[start Available records]

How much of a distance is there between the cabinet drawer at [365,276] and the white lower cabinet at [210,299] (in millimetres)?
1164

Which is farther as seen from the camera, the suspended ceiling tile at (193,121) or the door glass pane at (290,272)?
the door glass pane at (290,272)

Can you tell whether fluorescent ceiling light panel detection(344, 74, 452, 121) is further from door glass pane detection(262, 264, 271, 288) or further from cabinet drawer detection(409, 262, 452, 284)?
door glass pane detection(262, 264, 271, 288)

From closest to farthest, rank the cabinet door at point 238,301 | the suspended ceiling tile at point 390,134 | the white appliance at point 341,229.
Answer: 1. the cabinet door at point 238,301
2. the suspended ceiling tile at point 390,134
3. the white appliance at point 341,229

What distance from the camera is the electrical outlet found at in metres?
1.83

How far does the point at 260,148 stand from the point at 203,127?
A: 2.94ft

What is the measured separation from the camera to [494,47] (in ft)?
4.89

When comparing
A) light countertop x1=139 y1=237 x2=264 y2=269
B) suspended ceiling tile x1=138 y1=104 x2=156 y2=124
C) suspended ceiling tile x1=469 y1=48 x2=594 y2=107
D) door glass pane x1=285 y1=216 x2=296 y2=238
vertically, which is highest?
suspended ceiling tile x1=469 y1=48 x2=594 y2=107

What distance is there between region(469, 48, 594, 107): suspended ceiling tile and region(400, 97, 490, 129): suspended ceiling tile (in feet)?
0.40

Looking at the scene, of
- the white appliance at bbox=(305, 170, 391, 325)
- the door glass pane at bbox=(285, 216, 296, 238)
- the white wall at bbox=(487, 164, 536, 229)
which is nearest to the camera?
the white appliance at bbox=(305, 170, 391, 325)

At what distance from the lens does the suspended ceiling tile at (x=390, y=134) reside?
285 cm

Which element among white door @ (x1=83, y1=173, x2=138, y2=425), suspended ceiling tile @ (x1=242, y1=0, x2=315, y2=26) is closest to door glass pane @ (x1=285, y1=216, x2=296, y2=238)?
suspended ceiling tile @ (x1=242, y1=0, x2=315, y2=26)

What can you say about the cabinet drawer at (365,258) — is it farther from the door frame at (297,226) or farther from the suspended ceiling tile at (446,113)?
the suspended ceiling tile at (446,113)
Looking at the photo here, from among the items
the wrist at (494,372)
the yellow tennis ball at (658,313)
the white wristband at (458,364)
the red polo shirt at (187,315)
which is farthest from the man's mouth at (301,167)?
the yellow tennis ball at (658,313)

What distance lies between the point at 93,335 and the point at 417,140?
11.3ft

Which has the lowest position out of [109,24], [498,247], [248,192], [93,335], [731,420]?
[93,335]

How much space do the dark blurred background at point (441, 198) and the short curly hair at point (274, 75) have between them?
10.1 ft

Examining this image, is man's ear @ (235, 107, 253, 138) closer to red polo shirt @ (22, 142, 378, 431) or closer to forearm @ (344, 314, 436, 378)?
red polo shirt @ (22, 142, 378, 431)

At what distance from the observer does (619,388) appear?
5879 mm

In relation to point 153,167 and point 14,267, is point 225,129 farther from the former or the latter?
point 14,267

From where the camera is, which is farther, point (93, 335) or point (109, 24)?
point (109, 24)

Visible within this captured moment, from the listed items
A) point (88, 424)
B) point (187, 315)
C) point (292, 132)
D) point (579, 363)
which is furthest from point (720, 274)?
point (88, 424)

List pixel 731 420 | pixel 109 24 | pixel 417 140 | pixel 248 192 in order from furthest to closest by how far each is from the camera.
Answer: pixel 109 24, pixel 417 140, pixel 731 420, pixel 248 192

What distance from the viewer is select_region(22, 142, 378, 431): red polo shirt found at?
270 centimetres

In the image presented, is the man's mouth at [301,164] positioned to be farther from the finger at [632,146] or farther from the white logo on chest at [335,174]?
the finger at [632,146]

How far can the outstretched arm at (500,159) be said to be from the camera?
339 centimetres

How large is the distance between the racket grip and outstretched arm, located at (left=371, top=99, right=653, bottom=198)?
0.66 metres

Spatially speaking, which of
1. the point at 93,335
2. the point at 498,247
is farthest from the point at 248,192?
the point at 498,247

[end Available records]

**Problem details**:
Please repeat the data above with "wall socket" substituted for every occurrence of "electrical outlet", leaving everything else unchanged.

**Result for this exercise**:
How much of a distance is there between the cabinet drawer at [365,276] and the white lower cabinet at [210,299] (in millimetres)?
1164

Which is farther as seen from the camera, the suspended ceiling tile at (193,121) or the door glass pane at (290,272)?
the door glass pane at (290,272)

Can you tell whether fluorescent ceiling light panel detection(344, 74, 452, 121) is further from door glass pane detection(262, 264, 271, 288) or further from cabinet drawer detection(409, 262, 452, 284)?
door glass pane detection(262, 264, 271, 288)

From closest to farthest, rank the cabinet door at point 238,301 | the suspended ceiling tile at point 390,134 | the white appliance at point 341,229.
Answer: 1. the cabinet door at point 238,301
2. the suspended ceiling tile at point 390,134
3. the white appliance at point 341,229

What distance from the camera is the wall socket found at in metres?
1.83

How far does the point at 260,148 stand from the point at 203,127?
A: 2.94ft

What is the measured separation from the camera to [494,47] (in ft)?
4.89

When comparing
A) light countertop x1=139 y1=237 x2=264 y2=269
B) suspended ceiling tile x1=138 y1=104 x2=156 y2=124
C) suspended ceiling tile x1=469 y1=48 x2=594 y2=107
D) door glass pane x1=285 y1=216 x2=296 y2=238
vertically, which is highest?
suspended ceiling tile x1=469 y1=48 x2=594 y2=107

What distance is there between region(469, 48, 594, 107): suspended ceiling tile and region(400, 97, 490, 129): suspended ceiling tile (in feet)?
0.40

Looking at the scene, of
- the white appliance at bbox=(305, 170, 391, 325)
- the door glass pane at bbox=(285, 216, 296, 238)
- the white wall at bbox=(487, 164, 536, 229)
which is nearest to the camera?
the white appliance at bbox=(305, 170, 391, 325)

At what distance from the lens does the suspended ceiling tile at (x=390, y=134) reside?
285 cm

Which element among white door @ (x1=83, y1=173, x2=138, y2=425), suspended ceiling tile @ (x1=242, y1=0, x2=315, y2=26) is closest to door glass pane @ (x1=285, y1=216, x2=296, y2=238)?
suspended ceiling tile @ (x1=242, y1=0, x2=315, y2=26)

What can you say about the cabinet drawer at (365,258) — is it farther from the door frame at (297,226) or farther from the suspended ceiling tile at (446,113)?
the suspended ceiling tile at (446,113)
Looking at the photo here, from among the items
the wrist at (494,372)
the yellow tennis ball at (658,313)
the white wristband at (458,364)
the red polo shirt at (187,315)
which is farthest from the man's mouth at (301,167)?
the yellow tennis ball at (658,313)

What distance lies between the point at 93,335 and the point at 417,140?
11.3ft

Which has the lowest position out of [109,24], [498,247], [248,192], [93,335], [731,420]?
[93,335]

How much space do the dark blurred background at point (441, 198) and the short curly hair at point (274, 75) have between them?
10.1 ft

Examining this image, is man's ear @ (235, 107, 253, 138) closer to red polo shirt @ (22, 142, 378, 431) or closer to forearm @ (344, 314, 436, 378)?
red polo shirt @ (22, 142, 378, 431)

At what distance from the observer does (619,388) appear?
5879 mm

In relation to point 153,167 and point 14,267, is point 225,129 farther from the former or the latter?
point 14,267

From where the camera is, which is farther, point (93, 335) or point (109, 24)?
point (109, 24)

Visible within this captured moment, from the listed items
A) point (88, 424)
B) point (187, 315)
C) point (292, 132)
D) point (579, 363)
which is furthest from point (720, 274)?
point (88, 424)

List pixel 731 420 | pixel 109 24 | pixel 417 140 | pixel 248 192 in order from furthest to closest by how far each is from the camera.
Answer: pixel 109 24, pixel 417 140, pixel 731 420, pixel 248 192

What distance from the viewer is select_region(22, 142, 378, 431): red polo shirt found at?
270 centimetres

In the image presented, is the man's mouth at [301,164] positioned to be farther from the finger at [632,146] or farther from the white logo on chest at [335,174]?
the finger at [632,146]

How far can the outstretched arm at (500,159) be said to be from the camera?
339 centimetres

How large is the distance between the racket grip and outstretched arm, located at (left=371, top=99, right=653, bottom=198)?
0.66 metres

Spatially speaking, which of
1. the point at 93,335
2. the point at 498,247
is farthest from the point at 248,192?
the point at 498,247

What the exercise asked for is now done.